◆ **THE PROBLEM**
In the passage on Persian rule, whose system of tribute did Darius abandon?

If we compare the practice of the princes of Persia with the conduct of the Assyrian kings, and the later rulers of the East, we cannot fail to recognize that the officers under the Achaemenids were in a better position and more richly paid, but also better controlled and kept in greater dependence than was the case afterwards. The subjects, in spite of acts of cruel caprice which affected certain persons, were incomparably better off than those of the Assyrians, or of the dynasties which afterwards ruled the East. They were governed with more intelligence and clemency than the subjects of the Porte, or the Khedive, or the Shah of Persia, or the Emirs of Cabul and Herat. It was no small thing that the Persian kings established peace in all Asia from the shores of the Hellespont to the Belurdagh, and maintained order and security from the Nile to the Himalayas. Moreover, the religion and worship of the subject nations, of whatever kind they might be, were not injured, but rather protected and held in honour. Law, justice, and manners remained the same, and the subjects preserved their local self-government. Agriculture in the provinces received attention, trade and commerce went on along the roads and rivers of the vast empire, and was not only unmolested but protected.

CHAPTER XVIII.
THE FINANCE AND ARMY OF DARIUS

The empire of Darius rested on the fact that the Persians regarded themselves as the governing nation in Asia, and on their desire and determination to maintain this position, with the advantages which it brought to them; on the devotion and fidelity with which the Persian tribal princes and nobles stood by the king; on their habits of obedience and subjection; on the ambition of officers and governors, which was excited by obvious distinctions; on the education of a considerable portion of the Persian youth specially for service in the army and the state. Darius was at pains to add to these foundations substantial means for maintaining the empire in the greatest profusion. When he abandoned the system of Cyrus and Cambyses, who had allowed the provinces to fix the amount of their yearly tribute themselves, and set himself to secure a fixed income for the state, it was previously necessary to fix the standard according to which the tribute, which would now be paid as taxes, should be assessed; to arrange the value at which the royal chest would accept the various standards current in the subject nations.

◆ **RECORDS**
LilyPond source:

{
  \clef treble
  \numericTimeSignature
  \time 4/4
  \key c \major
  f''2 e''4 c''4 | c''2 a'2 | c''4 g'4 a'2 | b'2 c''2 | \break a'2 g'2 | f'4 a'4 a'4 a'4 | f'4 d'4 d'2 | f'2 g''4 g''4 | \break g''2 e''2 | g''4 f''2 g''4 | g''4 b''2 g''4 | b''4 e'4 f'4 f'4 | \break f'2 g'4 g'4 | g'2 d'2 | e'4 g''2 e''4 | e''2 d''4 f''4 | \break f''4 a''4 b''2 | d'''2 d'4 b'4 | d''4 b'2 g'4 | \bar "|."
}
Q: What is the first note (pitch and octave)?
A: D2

...

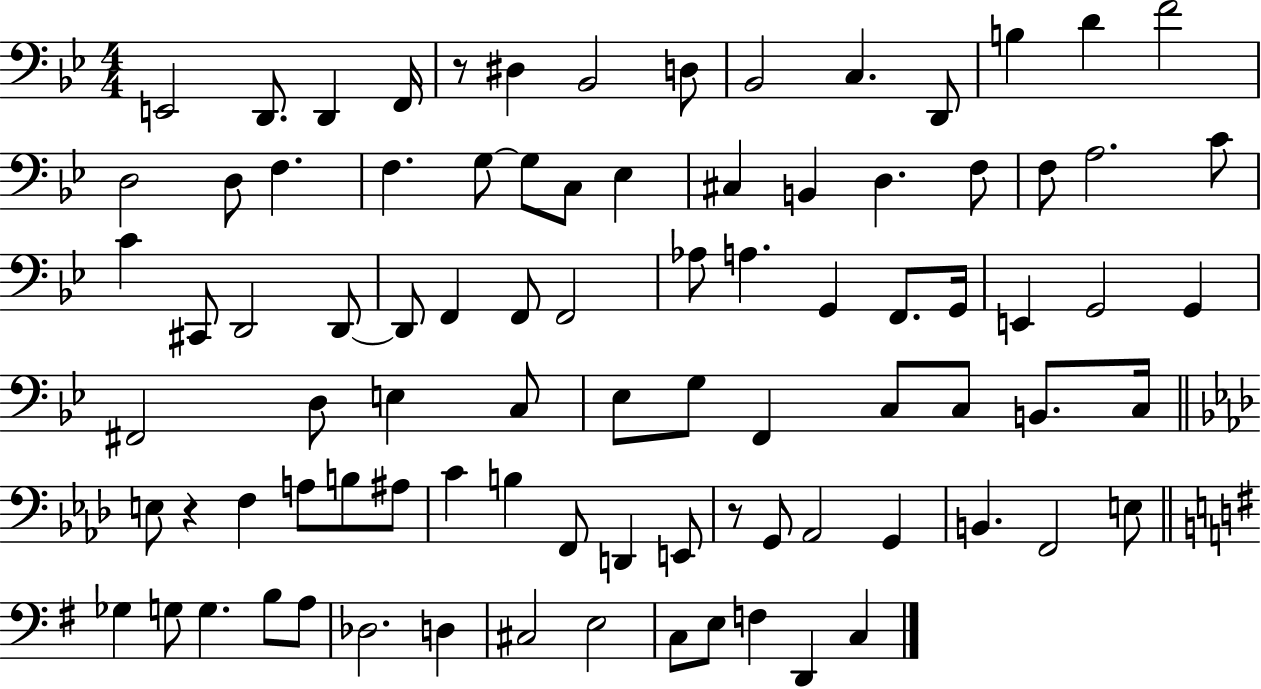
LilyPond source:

◆ **THE COMPLETED TASK**
Darius abandoned the system of Cyrus and Cambyses, who had allowed the provinces to fix the amount of their yearly tribute themselves.